GIVEN TEXT:
3.  Effective January 1, 2008, the definition of Beneficiary is amended by adding the following sentence:

Effective January 1, 2008, Beneficiary will also include any person or persons designated in writing by a Participant’s Beneficiary, to receive benefits in the event of the Participant’s Beneficiary’s death.

4.  Effective January 1, 2005, the word “retirement” is replaced with the defined term “Retirement” throughout.

5.  Effective January 1, 2009, the definition of Continuous Service is restated to terminate continuous service after 6 months for most absences as follows:

“Continuous Service” means, except as modified by the balance of this definition, the period of continuous employment with the Company, Subsidiary or Affiliate, either as a salaried employee or as an hourly-rated employee, subject to such rules as may be adopted from time to time by the Committee. Continuous Service shall terminate upon any quit, dismissal, discharge or any other termination of employment with the Company, Subsidiary or Affiliate; any determination by the Committee that employment with these entities has terminated shall be conclusive. Continuous Service upon reemployment does not include any


Continuous Service accrued prior to a termination of Continuous Service, except that if a Participant’s Continuous Service is terminated by reason of Retirement or a Nonforfeitable Circumstance, Continuous Service at the time of such termination shall be reinstated upon the date of his or her reemployment with the Company, a Subsidiary or Affiliate. Effective January 1, 2009, absences from such employment due to inactive status, sick leave, leave of absence or layoff shall constitute a termination of Continuous Service after such status has continued for 6 months, except to the extent the Participant has the legal right to be reemployed either through contract or statute. Effective as of July 1, 1998 all years of service accrued with Alumax, Inc. or any of its subsidiaries (“Alumax”) on and after June 16, 1998, by any Participant who was actively employed with Alumax on June 16, 1998, will be taken into account to determine Continuous Service.

DATASET EXTRACT:
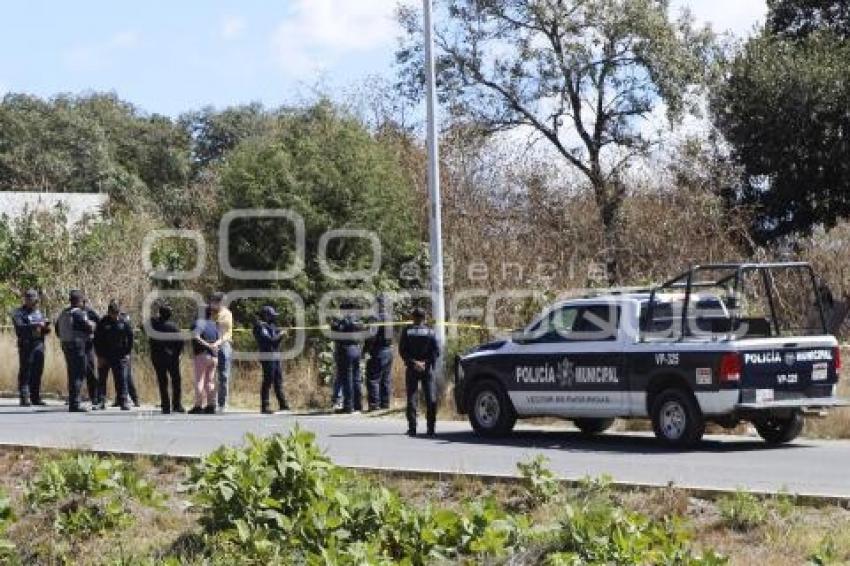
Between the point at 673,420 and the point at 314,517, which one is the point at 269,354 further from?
the point at 314,517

TASK INSTRUCTIONS: Reproduce the plan amendment text between "3.  Effective January 1, 2008, the" and "Participant’s Beneficiary’s death.", inclusive, replacing "Beneficiary" with "Successor".

ANSWER TO THIS TASK:
3.  Effective January 1, 2008, the definition of Successor is amended by adding the following sentence:

Effective January 1, 2008, Successor will also include any person or persons designated in writing by a Participant’s Successor, to receive benefits in the event of the Participant’s Successor’s death.